* TASK DESCRIPTION:
Your task is to give the number of lines below that contain "electricity". Give no other text.

(Stored data entries)
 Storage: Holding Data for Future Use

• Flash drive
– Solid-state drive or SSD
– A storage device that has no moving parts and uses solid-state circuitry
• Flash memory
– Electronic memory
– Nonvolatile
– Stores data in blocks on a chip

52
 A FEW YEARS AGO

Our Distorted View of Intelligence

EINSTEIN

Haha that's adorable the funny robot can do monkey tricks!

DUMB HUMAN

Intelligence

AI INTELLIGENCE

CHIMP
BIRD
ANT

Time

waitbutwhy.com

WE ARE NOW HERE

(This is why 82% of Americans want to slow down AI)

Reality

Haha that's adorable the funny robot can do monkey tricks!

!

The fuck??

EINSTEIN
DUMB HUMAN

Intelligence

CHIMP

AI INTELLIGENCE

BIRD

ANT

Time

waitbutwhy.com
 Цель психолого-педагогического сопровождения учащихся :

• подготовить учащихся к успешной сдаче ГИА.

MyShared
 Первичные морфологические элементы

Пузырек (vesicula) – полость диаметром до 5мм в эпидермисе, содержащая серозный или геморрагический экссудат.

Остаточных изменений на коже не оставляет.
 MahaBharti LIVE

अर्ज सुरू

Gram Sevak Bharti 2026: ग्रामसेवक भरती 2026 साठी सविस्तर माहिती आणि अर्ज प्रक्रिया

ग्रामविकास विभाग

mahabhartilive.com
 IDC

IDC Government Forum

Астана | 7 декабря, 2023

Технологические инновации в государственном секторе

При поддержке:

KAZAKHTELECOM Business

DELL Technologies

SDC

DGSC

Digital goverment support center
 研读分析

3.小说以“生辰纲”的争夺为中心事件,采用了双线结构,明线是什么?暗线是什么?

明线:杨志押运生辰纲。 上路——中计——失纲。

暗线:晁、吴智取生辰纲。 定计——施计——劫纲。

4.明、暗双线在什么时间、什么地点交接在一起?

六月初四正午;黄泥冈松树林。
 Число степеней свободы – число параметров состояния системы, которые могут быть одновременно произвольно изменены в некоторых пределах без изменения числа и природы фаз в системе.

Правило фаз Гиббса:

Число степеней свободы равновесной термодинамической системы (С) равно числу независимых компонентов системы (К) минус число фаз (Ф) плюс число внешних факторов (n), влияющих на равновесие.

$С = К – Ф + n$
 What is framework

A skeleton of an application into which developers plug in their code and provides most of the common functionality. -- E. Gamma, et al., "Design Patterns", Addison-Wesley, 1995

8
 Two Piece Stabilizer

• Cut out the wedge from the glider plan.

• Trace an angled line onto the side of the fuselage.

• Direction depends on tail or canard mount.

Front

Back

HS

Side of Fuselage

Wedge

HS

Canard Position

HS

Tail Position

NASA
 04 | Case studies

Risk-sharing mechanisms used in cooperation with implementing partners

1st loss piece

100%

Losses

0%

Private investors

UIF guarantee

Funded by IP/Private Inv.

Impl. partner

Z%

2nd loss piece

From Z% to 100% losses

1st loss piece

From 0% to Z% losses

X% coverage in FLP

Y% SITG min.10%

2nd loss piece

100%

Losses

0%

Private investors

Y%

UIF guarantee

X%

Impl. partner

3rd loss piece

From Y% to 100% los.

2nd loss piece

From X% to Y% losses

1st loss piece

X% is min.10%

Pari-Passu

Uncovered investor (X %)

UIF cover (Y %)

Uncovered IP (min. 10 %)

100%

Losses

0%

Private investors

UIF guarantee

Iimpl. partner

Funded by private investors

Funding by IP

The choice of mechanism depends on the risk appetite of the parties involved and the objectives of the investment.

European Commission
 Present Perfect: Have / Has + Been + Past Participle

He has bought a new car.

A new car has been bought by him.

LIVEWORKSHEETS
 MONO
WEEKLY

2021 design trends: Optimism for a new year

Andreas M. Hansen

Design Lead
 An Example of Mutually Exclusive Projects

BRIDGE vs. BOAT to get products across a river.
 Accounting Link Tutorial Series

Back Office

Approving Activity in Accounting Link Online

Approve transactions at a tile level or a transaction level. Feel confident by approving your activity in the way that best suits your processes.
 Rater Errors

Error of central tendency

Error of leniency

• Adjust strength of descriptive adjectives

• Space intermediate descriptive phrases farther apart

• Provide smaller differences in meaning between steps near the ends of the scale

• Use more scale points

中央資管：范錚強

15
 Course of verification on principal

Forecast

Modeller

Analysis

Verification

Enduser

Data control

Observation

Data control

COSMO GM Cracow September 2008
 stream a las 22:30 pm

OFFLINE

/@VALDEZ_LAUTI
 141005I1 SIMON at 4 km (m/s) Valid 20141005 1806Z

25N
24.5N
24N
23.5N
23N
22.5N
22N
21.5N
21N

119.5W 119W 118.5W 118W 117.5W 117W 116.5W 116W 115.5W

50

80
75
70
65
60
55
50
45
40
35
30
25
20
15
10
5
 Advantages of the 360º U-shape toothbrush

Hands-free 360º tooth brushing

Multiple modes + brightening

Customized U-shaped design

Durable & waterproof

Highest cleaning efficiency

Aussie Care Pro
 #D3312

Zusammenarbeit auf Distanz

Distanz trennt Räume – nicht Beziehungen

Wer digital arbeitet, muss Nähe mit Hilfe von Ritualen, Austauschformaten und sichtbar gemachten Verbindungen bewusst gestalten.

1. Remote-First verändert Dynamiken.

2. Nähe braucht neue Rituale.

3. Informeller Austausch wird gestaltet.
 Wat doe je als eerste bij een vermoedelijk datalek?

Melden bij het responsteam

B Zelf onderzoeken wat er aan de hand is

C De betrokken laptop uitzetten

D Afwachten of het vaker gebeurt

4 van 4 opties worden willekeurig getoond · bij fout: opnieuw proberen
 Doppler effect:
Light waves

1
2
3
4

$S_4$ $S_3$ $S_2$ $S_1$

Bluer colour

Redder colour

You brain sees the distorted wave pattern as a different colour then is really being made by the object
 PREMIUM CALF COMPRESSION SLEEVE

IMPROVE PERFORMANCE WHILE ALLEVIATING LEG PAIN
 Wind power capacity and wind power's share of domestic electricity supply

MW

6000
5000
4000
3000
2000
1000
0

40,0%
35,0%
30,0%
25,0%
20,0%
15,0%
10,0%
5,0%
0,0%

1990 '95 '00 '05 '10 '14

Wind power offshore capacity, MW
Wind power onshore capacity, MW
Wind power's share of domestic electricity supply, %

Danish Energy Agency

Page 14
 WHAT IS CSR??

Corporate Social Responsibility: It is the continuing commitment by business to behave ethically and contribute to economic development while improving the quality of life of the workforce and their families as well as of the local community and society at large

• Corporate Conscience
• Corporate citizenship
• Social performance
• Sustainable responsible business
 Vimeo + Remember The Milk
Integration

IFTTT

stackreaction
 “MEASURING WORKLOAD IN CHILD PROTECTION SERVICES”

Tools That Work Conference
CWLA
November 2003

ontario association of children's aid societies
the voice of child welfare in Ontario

* ANSWER BOX:
2